Pour sa part, le professeur, Abdoulaye Elimane Kane estime au sujet de cet accaparement des affaires par le politique que la question posée par le cardinal Sarr est un problème de fond qu’il faut analyser à la lumière des responsabilités.
«On a l’impression que la politique domine tout. C’est une grande tentation même pour les intellectuels dont le rôle est plutôt de réfléchir et d’indiquer simplement des voies pour l’action. De ce point de vue, il faut dire que les élites africaines, qu’elles soient des universitaires, des chercheurs ou des enseignants font leur travail mais dans les limites de leur métier, des espaces dans lesquels, elles se déploient et quelque fois ces travaux qui sont publiés ou sont dans les bibliothèques et y sont ignorés. Autrement dit, ils (travaux) ne sont pas exploités, il n’y a pas une mise en valeur des résultats de la recherche par les pouvoirs publics comme cela se devait. Les intellectuels ont fait leur travail», a-t-il souligné.

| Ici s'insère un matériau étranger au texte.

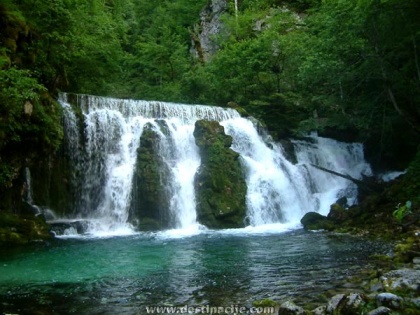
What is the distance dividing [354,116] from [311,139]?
4.71 meters

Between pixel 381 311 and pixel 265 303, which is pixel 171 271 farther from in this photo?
pixel 381 311

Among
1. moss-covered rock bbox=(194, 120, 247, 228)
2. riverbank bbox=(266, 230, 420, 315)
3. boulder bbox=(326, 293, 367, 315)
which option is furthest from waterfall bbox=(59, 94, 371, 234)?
boulder bbox=(326, 293, 367, 315)

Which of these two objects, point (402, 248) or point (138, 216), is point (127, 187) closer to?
point (138, 216)

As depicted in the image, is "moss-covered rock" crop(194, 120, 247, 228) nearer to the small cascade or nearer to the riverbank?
the small cascade

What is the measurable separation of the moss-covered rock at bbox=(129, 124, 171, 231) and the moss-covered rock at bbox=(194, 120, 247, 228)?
5.29 ft

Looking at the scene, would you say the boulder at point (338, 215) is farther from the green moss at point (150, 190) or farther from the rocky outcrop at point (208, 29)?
the rocky outcrop at point (208, 29)

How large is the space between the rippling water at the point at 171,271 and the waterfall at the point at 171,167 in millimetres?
4027

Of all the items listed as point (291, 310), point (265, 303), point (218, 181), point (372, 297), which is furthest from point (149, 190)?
point (372, 297)

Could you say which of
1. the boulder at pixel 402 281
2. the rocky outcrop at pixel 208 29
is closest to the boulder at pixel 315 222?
the boulder at pixel 402 281

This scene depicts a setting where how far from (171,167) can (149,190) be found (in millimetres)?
1840

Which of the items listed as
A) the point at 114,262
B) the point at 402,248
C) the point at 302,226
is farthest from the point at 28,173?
the point at 402,248

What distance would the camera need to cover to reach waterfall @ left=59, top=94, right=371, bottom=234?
18.7 meters

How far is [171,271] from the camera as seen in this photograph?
9656 mm

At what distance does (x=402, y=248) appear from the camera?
980 cm
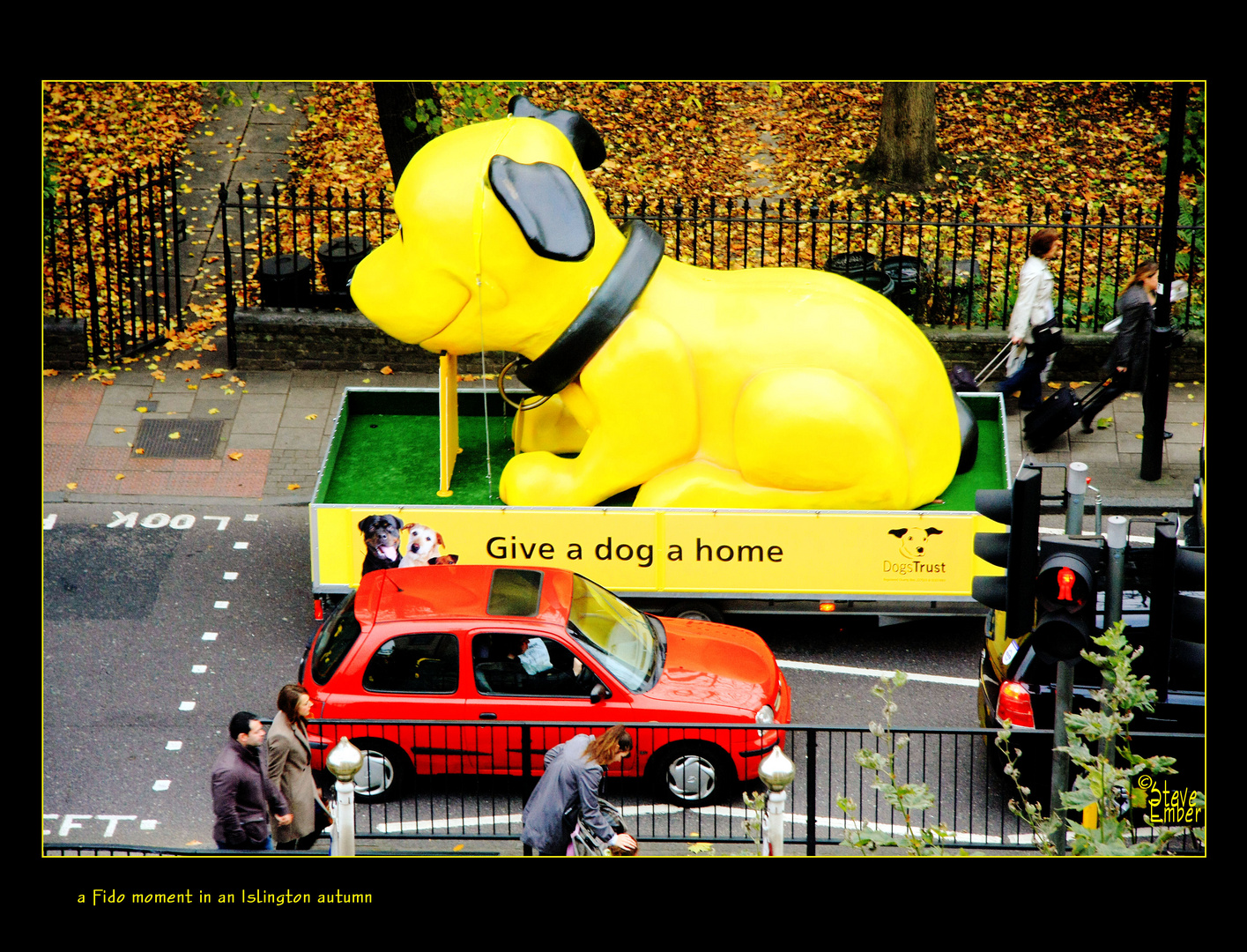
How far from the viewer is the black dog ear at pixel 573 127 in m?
11.3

Avant d’ajouter, «sous la pression de l’environnement, des évènements, des intellectuels ont tendance à se replier sur eux-mêmes et de ne pas aller au-devant de certaines difficultés que vivent les populations. Servir en quelque sorte le rôle d’avant-garde. Et on peut se demander dans cette avant-garde si leur responsabilité va plus loin que la simple pensée. Autrement dit, est-ce que l’avant-garde c’est aussi d’aller s’engager dans la politiquement avec des gens sur le terrain. Il y’a des gens qui ne partagent pas ce point de vue. Ils estiment que lorsqu’ils ont dit ce qu’ils ont à dire, qu’ils l’ont écrit et enseigné, ils ont fait leur travail d’intellectuel. Maintenant, la complexité de la vie sociale et internationale est telle que les hommes politiques qui ont des moyens et peut-être des méthodes de lutte et de présence sur le terrain finissent pas masquer les autres et peut-être par attirer ceux qui sont les plus faibles, les moins endurants à faire comme eux».

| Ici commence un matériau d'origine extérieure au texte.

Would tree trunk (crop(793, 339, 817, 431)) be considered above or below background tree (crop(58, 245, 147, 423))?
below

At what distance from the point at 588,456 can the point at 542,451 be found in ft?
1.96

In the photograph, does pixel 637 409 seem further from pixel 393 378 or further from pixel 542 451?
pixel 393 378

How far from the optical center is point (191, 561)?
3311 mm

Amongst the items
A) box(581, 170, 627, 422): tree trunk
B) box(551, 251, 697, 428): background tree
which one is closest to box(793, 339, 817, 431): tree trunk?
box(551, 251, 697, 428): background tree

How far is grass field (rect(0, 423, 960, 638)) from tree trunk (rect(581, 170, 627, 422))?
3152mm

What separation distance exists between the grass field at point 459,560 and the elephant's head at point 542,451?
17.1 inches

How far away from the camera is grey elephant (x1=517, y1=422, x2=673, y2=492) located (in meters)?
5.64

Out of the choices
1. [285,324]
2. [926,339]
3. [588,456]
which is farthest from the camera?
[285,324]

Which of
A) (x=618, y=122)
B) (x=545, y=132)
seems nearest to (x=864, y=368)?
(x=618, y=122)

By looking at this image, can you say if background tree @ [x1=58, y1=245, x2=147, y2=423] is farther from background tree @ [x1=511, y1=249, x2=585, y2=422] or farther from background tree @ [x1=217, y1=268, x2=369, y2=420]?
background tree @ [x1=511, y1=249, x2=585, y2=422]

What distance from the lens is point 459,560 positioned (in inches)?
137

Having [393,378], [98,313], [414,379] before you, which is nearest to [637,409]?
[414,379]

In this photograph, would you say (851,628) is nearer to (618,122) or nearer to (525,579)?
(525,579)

«Si vous n’avez pas la culture, c’est la barbarie, la haine, la guerre, l’égoïsme. La culture nous donne le respect de l’autre, le souci du bien commun. La société nous appartient à tous, nous sommes faits pour être heureux. Mais très souvent, les politiciens, c’est les querelles, un langage agressif, on se soucie très peu du bien commun. Il y’a un certain égoïsme qui fait qu’on se désintéresse un peu».

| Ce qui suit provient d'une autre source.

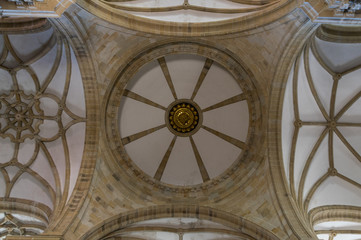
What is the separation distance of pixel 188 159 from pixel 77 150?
3.64m

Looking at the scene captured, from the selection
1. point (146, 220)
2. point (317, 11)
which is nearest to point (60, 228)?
point (146, 220)

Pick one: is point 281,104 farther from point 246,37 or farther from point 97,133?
point 97,133

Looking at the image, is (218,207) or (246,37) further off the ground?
(246,37)

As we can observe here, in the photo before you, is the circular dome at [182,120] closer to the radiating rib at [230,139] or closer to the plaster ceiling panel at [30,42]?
the radiating rib at [230,139]

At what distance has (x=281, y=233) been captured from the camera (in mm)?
10516

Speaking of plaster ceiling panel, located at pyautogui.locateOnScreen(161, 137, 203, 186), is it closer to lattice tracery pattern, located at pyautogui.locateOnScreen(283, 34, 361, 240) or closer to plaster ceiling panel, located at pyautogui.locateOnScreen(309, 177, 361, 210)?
lattice tracery pattern, located at pyautogui.locateOnScreen(283, 34, 361, 240)

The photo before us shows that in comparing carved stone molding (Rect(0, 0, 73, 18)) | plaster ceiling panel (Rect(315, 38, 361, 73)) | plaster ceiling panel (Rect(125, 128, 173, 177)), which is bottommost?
carved stone molding (Rect(0, 0, 73, 18))

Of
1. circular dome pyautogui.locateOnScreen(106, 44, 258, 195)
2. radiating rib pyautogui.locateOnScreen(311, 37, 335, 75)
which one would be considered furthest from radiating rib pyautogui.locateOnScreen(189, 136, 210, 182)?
radiating rib pyautogui.locateOnScreen(311, 37, 335, 75)

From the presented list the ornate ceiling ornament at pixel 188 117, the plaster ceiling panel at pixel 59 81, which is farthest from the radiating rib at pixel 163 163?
the plaster ceiling panel at pixel 59 81

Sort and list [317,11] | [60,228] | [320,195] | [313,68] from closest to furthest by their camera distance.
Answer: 1. [317,11]
2. [60,228]
3. [313,68]
4. [320,195]

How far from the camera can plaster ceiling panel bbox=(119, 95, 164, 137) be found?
12242 mm

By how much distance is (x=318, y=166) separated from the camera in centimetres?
1262

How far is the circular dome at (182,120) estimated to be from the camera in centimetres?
1189

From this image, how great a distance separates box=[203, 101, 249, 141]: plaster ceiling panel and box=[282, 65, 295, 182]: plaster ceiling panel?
46.6 inches
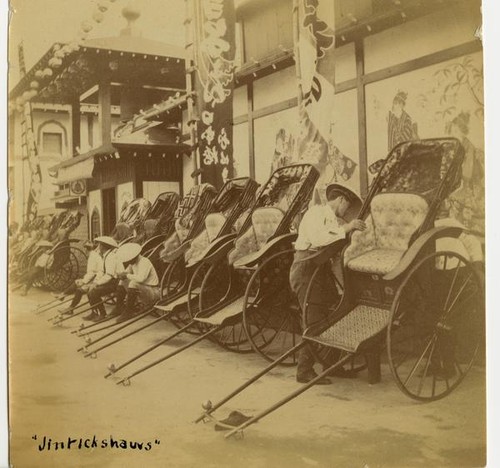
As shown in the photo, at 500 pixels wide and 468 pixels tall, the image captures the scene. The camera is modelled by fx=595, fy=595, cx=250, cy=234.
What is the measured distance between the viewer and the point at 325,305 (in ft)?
9.75

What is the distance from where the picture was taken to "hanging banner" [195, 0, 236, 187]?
3166 mm

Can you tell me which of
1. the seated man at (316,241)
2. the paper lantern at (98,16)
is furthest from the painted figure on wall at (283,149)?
the paper lantern at (98,16)

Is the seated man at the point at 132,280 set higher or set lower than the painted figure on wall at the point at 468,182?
lower

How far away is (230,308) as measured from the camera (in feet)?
10.3

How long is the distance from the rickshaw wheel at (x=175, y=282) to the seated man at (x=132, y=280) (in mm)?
47

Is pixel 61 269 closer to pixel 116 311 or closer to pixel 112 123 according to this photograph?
pixel 116 311

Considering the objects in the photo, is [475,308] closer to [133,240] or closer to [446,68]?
[446,68]

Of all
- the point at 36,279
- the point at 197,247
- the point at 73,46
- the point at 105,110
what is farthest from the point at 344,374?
the point at 73,46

Se prononçant sur cette question, l’ancien Doyen de la Faculté des Lettres et sciences humaines- UCAD, Ancien Président de l’Association sénégalaise de l’Ordre souverain de Malte, Vice-Recteur honoraire de l’Agence universitaire de la Francophonie, Aloyse-Raymond Ndiaye, non moins président du comité scientifique affirme que «la culture, c’est ce qui nous donne le respect de l’autre». «Si vous n’avez pas la culture, c’est la barbarie, la haine, la guerre, l’égoïsme. La culture nous donne le respect de l’autre, le souci du bien commun. La société nous appartient à tous, nous sommes faits pour être heureux. Mais très souvent, les politiciens, c’est les querelles, un langage agressif, on se soucie très peu du bien commun. Il y’a un certain égoïsme qui fait qu’on se désintéresse un peu».